Monday, May 24, 2021

Free the People


 Capitalism is always an ugly, depressing, restrictive system whichever party tries to manage it. It must always condemn the majority to lives of exploitation and poverty. Poverty remains the main cause of a considerable amount of ill health. Millions of children die each year from malnutrition and infection in the Third World. Even in the more affluent countries workers have higher mortality rates than the rich as a result of working in stressful, polluted, alienating environments and living in poor housing conditions.

The primary purpose of the present system is profit. All other things are secondary. Profit is its lifeblood and when it shall cease to flow the system will be dead. Profit first; life, love, liberty — all these must come second. Under such a system workers are shackled by the chains of wage slavery. Working people have been dictated to by the courts, assaulted by the police, duped by the press, condemned by church-leaders, deceived by politicians, betrayed by turn-coats by renegades, preyed upon by careerists, infested by opportunists, deserted by cowards, bled by leeches, and sold out by leaders. But still, we rise up. The power of the socialist movement lies in its capacity to power to shed light, to feed the brain of the working class, arouse them from their torpor, develop their faculties for thinking, teach them their economic class interests, effect their solidarity, and imbue them with the spirit of the impending social revolution.

 Today the world is in the hands of billionaires-owners of the largest corporations, the biggest banks; in short, owners or controllers of the huge monopolies. These capitalists, not only own or control the chief means whereby we work and live, but, in fact, control the whole governing machine. They pull the strings. And they use their power to make themselves richer and richer—at our expense. They hire workers to make a profit out of their labour; their capitalist production is for profit, not for use: and to get more profit they slash wages, carry through speed-up and worsen conditions. This mad race for profits ends in a crisis; and then they try to get out of the crisis—at our expense.

But it is not only poverty and insecurity and unemployment which threatens the majority of working people. For the great capitalist employer and financiers have one last use for us all and that is to recruit us for war. The cause of capitalist war is the attempt of each national capitalist group—British, EU, American, Chinese, etc.—to beat its competitors on the world market and to win bigger and bigger profits for its own millionaires. For capitalism has now reached the stage when war is probable. The multinationals and big banks are dominating at home, are dominating through their investments abroad, and that other countries have been divided up amongst them. Therefore the Great Powers are rivals of one another in the world market. This rivalry becomes fiercer and fiercer, firstly by tariffs, quotas, and other economic measures in a trade war but eventually transforming into actual military conflict either directly or by proxy.  The most fearsome, ghastly and deadly armaments are being piled up. Science and inventive genius are prostituted to discover and perfect the means of death and destruction of millions, in order to win new markets, territory, and spheres of profitable capitalist investment, to bring rent, interest and profit for a handful of employers, bankers and landlords.
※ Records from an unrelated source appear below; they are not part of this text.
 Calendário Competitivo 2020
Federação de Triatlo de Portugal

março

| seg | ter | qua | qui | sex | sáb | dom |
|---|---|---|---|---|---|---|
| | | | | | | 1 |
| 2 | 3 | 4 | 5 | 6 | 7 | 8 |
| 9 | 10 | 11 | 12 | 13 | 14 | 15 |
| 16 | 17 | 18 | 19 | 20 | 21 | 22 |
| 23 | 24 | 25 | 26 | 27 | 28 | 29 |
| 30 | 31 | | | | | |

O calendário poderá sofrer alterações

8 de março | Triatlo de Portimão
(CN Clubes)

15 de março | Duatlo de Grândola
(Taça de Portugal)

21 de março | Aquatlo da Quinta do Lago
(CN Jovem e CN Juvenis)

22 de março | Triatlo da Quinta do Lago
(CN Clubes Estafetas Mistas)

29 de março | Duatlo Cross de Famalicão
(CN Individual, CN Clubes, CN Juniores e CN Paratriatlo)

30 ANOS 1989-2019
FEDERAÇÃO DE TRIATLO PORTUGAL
British workers are not blind to the fact that the British capitalist class is just as ruthless and savage as any other capitalist class. British workers must face the fact that all capitalism has to offer them today is poverty and low that they nor their families have any hope or future under capitalism. There is no need for a single worker to be overworked or in dread of losing his job; no reason why an unemployed worker should lack the necessities of life. All over the world millions of workers are year by year coming to realise these facts and to see that nothing except the existence of capitalism prevents them from building up for themselves a decent and secure world. Everywhere the workers are becoming less and less willing to put up with an entirely unnecessary state of destitution. They are showing themselves more and more determined to insist upon their right to food, good health and shelter for themselves and their families. But to get this, capitalism must be overthrown. To get this is only possible by the building up of socialism, giving peace and prosperity, happiness and new life to the whole working population of the world.

We have today ample resources for producing all the things we need. Today we are both unemployed and unable to get the things we need. The two things go together. For we are unemployed because the capitalists want to have their profits and will not let us produce what we need. Deprivation and unemployment can only be ended by taking over and running the industries to give us all a decent standard of living. The workers will produce far better and more willingly under their own management than they do now. For the first time, the British workers will know that greater productivity will no longer be a threat to their livelihood but will make it possible to raise the whole standard of living and shorten the hours of labour.